In some instances, the doctors have outside billing companies that are submitting their claims for them; it is not uncommon for the doctor to ask me why the biller did not point out the inconsistency. Worse yet, I have been told that several outside billers changed the codes so the doctor could get more money, which, if they are getting a percentage, will increase their pay.
If you have an outside company doing your billing, I strongly encourage you to have them come into your office and review your patient forms and procedures to ensure that your codes reflect the services you provide, and that your documentation reflects the services being received, coded and charged. Also, please review your bills prior to the billers submitting them to ensure that they reflect what you did, and that nothing was changed without your knowledge and permission. Remember, your name is on the claim form or superbill, indicating the information you have provided is true, complete and not misleading.

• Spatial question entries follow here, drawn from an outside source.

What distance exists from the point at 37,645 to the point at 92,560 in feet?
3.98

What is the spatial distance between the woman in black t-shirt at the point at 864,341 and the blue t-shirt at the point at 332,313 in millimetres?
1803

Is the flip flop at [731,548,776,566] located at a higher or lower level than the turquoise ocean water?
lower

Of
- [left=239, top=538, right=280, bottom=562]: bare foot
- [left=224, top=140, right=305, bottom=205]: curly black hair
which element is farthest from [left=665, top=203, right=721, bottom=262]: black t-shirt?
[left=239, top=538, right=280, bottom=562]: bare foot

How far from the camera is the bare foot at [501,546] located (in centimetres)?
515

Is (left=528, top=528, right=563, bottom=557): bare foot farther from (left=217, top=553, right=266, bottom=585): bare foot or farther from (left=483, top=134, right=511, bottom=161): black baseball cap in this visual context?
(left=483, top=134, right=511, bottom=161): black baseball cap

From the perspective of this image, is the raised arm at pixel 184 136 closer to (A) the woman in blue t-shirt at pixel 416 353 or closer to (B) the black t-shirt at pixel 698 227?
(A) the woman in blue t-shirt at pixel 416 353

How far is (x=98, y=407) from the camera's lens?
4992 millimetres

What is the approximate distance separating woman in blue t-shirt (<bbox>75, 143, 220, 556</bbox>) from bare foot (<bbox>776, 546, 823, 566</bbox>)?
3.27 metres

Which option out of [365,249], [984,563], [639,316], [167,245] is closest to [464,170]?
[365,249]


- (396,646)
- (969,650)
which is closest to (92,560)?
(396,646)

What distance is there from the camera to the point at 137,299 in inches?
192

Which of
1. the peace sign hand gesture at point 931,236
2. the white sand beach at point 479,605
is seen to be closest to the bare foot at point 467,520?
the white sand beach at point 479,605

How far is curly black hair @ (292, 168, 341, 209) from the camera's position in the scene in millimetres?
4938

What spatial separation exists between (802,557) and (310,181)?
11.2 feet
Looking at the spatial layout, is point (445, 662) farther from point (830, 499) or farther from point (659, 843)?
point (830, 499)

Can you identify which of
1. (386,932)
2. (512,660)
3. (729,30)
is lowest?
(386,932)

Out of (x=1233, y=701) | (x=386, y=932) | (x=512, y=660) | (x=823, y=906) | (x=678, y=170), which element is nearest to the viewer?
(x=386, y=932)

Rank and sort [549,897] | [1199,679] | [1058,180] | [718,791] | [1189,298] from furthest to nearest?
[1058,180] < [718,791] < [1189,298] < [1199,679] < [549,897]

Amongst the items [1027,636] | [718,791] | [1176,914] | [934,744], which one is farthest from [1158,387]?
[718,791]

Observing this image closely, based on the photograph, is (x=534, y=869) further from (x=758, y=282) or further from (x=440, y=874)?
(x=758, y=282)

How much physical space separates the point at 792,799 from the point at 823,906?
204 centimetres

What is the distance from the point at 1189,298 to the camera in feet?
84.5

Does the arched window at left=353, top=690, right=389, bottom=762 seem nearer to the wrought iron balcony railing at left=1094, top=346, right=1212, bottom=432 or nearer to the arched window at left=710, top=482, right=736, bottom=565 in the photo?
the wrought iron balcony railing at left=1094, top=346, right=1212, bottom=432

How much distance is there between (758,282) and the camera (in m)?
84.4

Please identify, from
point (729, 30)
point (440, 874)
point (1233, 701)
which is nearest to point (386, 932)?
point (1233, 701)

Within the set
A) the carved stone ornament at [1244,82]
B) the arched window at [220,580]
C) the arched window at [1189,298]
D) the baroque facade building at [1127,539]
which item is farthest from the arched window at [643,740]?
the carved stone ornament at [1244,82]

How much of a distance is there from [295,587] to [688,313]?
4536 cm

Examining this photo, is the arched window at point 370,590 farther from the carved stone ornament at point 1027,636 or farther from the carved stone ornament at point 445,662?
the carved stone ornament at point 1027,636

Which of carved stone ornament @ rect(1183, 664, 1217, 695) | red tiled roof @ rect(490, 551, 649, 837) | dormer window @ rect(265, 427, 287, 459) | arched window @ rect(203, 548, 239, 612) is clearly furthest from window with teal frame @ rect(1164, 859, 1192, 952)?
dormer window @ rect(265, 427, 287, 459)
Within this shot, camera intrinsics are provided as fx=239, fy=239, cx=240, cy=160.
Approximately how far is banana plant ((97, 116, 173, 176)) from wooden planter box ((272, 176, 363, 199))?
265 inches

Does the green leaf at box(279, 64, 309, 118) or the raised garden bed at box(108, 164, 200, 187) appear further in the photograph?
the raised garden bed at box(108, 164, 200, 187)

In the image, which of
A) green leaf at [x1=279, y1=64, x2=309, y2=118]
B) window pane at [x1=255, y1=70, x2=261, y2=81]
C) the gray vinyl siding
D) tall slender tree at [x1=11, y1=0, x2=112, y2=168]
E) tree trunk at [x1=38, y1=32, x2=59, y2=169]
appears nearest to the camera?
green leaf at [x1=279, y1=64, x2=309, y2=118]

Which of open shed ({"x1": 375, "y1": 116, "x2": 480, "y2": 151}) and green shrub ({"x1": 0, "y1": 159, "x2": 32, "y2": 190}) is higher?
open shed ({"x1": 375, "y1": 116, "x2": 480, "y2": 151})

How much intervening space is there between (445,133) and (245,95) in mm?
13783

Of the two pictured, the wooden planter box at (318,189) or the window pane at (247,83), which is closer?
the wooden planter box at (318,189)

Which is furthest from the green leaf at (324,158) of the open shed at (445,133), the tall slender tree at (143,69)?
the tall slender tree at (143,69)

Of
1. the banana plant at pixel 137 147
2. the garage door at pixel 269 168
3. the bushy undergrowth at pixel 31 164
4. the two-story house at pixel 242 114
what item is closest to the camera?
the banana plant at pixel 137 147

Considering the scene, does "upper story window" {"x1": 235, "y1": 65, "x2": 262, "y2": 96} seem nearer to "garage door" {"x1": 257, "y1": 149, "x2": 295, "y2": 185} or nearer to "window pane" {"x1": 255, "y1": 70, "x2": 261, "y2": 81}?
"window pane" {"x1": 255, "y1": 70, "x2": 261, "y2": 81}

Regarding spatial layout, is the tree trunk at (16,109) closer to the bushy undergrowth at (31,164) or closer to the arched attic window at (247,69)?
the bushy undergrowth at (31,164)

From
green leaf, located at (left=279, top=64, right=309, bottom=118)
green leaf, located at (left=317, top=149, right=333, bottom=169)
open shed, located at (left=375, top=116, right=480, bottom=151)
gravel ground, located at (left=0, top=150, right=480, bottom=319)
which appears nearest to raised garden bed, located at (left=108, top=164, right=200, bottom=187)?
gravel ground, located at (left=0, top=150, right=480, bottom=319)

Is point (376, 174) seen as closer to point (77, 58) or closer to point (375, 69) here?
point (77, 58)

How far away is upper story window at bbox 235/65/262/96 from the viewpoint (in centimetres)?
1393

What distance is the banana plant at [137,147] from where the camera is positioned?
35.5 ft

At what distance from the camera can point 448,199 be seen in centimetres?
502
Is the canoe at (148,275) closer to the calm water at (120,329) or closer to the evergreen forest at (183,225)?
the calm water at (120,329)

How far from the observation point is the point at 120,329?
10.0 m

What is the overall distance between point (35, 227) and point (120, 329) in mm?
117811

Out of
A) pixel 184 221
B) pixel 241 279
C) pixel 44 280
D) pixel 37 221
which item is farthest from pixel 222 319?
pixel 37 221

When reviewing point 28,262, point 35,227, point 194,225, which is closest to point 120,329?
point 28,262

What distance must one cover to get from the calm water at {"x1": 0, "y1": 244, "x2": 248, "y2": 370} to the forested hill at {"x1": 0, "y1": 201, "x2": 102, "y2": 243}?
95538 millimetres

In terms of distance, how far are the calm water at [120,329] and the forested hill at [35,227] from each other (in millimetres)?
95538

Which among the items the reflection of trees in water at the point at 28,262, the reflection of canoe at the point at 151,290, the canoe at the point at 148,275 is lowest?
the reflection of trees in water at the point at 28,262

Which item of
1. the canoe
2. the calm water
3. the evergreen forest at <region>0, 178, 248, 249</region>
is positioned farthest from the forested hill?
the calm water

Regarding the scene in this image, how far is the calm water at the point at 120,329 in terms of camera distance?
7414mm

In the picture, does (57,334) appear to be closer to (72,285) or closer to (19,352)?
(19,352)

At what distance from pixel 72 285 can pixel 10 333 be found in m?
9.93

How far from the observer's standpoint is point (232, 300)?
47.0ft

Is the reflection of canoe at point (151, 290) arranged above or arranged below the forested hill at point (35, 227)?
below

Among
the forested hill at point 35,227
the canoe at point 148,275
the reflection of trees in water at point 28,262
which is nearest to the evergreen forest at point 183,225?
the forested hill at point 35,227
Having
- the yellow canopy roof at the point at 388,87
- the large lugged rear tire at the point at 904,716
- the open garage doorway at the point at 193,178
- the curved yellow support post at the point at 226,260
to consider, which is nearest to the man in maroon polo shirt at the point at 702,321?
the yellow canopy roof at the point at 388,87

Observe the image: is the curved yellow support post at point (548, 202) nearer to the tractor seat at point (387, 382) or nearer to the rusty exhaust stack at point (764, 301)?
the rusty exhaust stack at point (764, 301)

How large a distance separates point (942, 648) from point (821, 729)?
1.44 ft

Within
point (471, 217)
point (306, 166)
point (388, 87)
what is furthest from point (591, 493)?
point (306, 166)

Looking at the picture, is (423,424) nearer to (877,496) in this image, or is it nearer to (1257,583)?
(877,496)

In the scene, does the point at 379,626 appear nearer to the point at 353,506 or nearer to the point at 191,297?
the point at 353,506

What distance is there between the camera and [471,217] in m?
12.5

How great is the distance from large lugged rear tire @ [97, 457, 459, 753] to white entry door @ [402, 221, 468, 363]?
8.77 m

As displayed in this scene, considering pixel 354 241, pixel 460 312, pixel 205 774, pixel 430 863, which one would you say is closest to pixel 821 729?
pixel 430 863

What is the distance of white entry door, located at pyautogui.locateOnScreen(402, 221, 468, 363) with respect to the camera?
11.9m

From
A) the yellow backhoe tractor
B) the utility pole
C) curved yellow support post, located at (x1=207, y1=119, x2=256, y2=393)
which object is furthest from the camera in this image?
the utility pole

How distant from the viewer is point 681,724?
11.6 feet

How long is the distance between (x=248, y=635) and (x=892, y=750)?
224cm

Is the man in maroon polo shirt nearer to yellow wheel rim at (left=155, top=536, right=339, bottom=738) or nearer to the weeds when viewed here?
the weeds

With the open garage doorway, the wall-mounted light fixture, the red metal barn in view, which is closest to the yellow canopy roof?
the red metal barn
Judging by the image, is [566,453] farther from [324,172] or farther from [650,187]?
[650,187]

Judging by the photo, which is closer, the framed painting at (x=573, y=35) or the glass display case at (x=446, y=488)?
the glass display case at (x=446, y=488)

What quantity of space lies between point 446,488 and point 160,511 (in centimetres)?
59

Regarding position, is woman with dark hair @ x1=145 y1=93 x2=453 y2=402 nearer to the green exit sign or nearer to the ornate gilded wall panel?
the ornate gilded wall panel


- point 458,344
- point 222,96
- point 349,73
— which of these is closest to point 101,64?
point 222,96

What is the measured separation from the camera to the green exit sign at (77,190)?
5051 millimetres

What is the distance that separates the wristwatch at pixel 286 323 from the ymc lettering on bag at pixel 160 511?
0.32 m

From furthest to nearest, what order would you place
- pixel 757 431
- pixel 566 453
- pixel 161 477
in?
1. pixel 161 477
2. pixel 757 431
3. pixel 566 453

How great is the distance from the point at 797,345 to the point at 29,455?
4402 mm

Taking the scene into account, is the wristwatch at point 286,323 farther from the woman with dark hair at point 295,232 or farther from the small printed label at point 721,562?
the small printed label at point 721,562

Another concern is the number of offices currently offering "cash discounts" for payment at time of service or offering "pre-paid" packages or plans" without determining if the programs they are offering are in compliance with state and federal laws. Please check with your state board and chiropractic association before implementing such practices to determine if the packages or plans you are offering are legal.
Remember, just because a well-meaning practice-management group, office you have done an internship or preceptorship in, or a colleague or associate tells you they do it, doesn't mean what they are doing is legal. It's your job to determine what's legal and what's not.
Don't Learn the Hard Way
On a personal note, last year I was sued by a chiropractor for sending an unsolicited fax and trespassing via the phone lines. Yes, it is true. I have always taken great pride in operating my business from a place of 100 percent integrity and thought I had done due diligence before the fax was sent. The chiropractor who sent the fax out for me told me exactly what I needed to have on the fax to comply with state and federal laws, and since he had been doing it successfully for many years, I had no reason to believe that the information he had shared with me was wrong.
Since I believed I had not violated any laws, I fought the case. During the mediation process, I explained to the mediator what steps I had taken in an attempt to ensure that I had not violated any state or federal laws. He did not care that I had made every attempt to comply with the laws as I understood them. All he could say was I had blown it and needed to pay up.
What concerned me most was that the chiropractor who sued me did not contact me and ask me to remove him from the list serve, or call the phone numbers at the bottom of the fax and ask to be removed. I wish I understood why he needed to take such drastic measures when a simple phone call could have saved us both time and money.
You should not have to lose sleep or worry about whether your policies and practices are bulletproof. If you think it will never happen to you, or think you can do it as long as you don't get caught, think again. Ask yourself, is it worth the risk? Take the time to do due diligence. Review your financial policies and practices to determine if they are in compliance with state and federal laws.